Divisions were old hat - they belonged to the 2005 election, Clark versus Brash, with a chaotic background starring Nicky Hager, Bob Clarkson, the Exclusive Brethren, and private detectives allegedly rooting around in rubbish bins. This time around, not even Winston Peters was able to cause a ruckus. His TV commercials made you wonder whether he had been filmed on the whispering lawns of a retirement home; the poor devil looked like a garden gnome.
The campaign's quiet, restrained atmosphere suited Key. When he stopped in at South Auckland last week, supported by all the brown faces (MP Tau Henare, candidates Mita Harris and Sam Lotu-Iiga, missionaries Jones and Tuigamala) he could muster, he was more than content to make small talk. "What sort of music do you like?" he asked at the school in Mangere. Answer: Katchafire.
"OK. Have you heard Opshop? They're very commercial, but I like them... What do you do in the weekends?" Answer: shopping.
"Uh-huh. Ever go to the Otara markets?" Answer: nah, Sylvia Park.
Amiable, cheerful, patient, he sloped off to another classroom, where a teacher talked over an educational video about food hygiene and the importance of washing your hands. "Can you see the bacteria? That can kill you, or someone you're cooking for," she explained. Key smiled, and then approached a group of boys.

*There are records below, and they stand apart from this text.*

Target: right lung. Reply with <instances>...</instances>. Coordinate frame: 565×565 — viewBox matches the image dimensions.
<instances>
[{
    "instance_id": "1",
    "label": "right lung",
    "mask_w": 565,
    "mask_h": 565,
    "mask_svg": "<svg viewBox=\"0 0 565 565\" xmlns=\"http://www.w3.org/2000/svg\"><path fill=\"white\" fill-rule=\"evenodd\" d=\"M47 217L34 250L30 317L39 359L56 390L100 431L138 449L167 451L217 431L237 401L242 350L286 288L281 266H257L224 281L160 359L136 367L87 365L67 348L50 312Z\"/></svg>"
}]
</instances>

"Does anyone have a weekend job?" Answer: yep, at a supermarket.
"What do they pay you? Twelve bucks an hour? Fair enough. I used to be a paperboy. Didn't kill me. OK! See you later ..."
And so on, the usual excruciating campaign chit-chat, as more and more kids were subjected to pleasant interrogations by the nice man with untrimmed nose hair and an expensive, big-arse watch on his wrist. He was doing the hard yards, the mahi. All of it an audition for the country's top job. The real John Key - assuming he exists - now has to stand up. He said he was ambitious for New Zealand; New Zealand, broke and vulnerable, is ambitious for John Key. He has been granted the opportunity of a lifetime.